## Questions to answer
• A. Shorten the paragraph in the Mladic article that begins "The wartime Bosnian Serb military chief, now 84" into a brief bulleted list that keeps its main facts.
• B. In the Mladic article, who made the decision to reject his request for release?
• C. Continue the article about Ratko Mladic's rejected release request, starting after its final quoted sentence.

## Given passage
Bosnian Serb wartime military chief Ratko Mladic’s plea for release on humanitarian grounds due to his deteriorating health was rejected on the grounds that he is getting high-quality medical care in detention.
Ratko Mladic in the court room in The Hague, June 2021. Photo: EPA-EFE/PETER DEJONG/POOL.
The UN’s International Residual Mechanism for Criminal Tribunals in The Hague announced on Thursday that it has turned down a request from Ratko Mladic, who is serving a life sentence for genocide and other wartime crimes, to be released because he is close to death.
The decision by IRMCT president Graciela Gatti Santana acknowledges that Mladic’s condition is “very serious, deteriorating, and approaching death”.
The wartime Bosnian Serb military chief, now 84, recently suffered a stroke, according to media reports. His health has long been poor. But Santana argued that he is receiving the best possible treatment in detention.
“The conditions at the UNDU [UN Detention Unit] and the prison hospital are of such high quality that Mladic’s comfort can be maximally ensured, without the detention setting exacerbating the situation in a manner that results in inhuman or undignified treatment,” her decision says.
“There is no additional treatment available elsewhere that is unavailable in the Netherlands,” it adds.

## Listed records
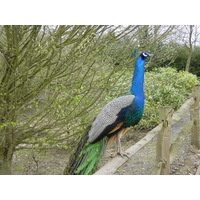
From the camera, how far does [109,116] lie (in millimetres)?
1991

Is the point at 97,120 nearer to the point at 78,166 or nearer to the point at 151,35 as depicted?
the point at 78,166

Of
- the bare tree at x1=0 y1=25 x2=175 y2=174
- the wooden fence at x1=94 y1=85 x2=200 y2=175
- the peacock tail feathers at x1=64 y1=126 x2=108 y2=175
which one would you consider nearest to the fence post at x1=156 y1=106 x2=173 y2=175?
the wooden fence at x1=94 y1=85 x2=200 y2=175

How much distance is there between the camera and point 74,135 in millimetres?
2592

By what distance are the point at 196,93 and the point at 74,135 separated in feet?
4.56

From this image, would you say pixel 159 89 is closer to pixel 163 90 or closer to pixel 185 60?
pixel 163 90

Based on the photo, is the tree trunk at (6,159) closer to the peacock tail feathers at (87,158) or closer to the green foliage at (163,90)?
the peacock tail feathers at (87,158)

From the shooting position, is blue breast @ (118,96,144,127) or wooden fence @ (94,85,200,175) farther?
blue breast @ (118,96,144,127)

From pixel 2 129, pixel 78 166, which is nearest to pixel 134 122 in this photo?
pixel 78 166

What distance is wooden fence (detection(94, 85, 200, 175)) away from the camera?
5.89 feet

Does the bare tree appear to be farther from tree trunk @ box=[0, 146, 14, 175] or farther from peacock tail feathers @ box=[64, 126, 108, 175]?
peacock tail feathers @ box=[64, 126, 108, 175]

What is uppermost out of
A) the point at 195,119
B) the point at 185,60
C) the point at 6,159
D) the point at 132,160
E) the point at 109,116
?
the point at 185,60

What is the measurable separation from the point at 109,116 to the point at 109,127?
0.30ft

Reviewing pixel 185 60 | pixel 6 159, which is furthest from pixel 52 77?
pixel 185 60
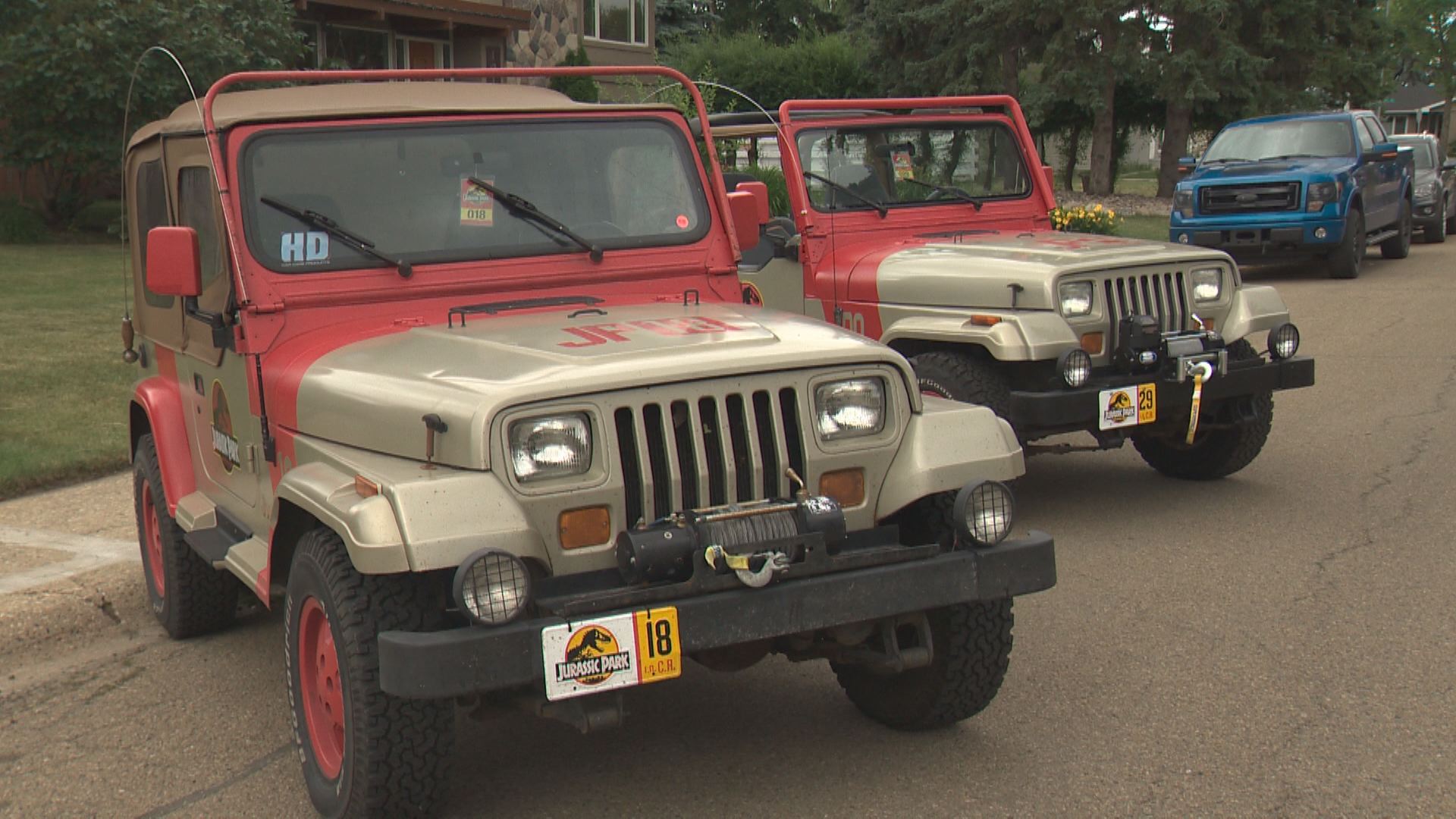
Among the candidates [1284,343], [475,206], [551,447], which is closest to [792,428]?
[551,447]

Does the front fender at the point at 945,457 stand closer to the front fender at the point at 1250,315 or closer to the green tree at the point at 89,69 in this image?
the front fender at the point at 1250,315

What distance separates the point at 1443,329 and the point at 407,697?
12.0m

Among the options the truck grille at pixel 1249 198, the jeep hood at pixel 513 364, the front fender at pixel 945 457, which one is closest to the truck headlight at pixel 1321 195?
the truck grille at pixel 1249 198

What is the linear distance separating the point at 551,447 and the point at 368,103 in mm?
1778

## Answers to this exercise
• A.
- Mladic is now 84.
- Media reports say he recently suffered a stroke.
- His health has long been poor.
- Santana argued that he gets the best possible treatment in detention.

• B. Graciela Gatti Santana, president of the IRMCT.

• C.
Santana’s decision notes that Mladic has had “years of effective and adaptive treatment of his multiple and complex health issues” while he has been in detention, and can be visited frequently by relatives.
“He benefits from an exceptional visitation regime, which allows for frequent contact with his friends and family, including the possibility of family members to be present with him during his final moments,” the decision says.
Mladic’s lawyers had requested his immediate conditional or provisional release to a specialised hospital or hospice, arguing that he is “in a state of advanced, irreversible medical decline … and is approaching the end of his life”.
The Bosnian Serb Army general was convicted under a final verdict in June 2021 of the genocide of Bosniaks from Srebrenica, the persecution of Bosniaks and Croats across the country during the 1992-95 war in Bosnia, terrorising the population of Sarajevo with a campaign of shelling and sniping during the siege of the city, and taking UN peacekeepers hostage.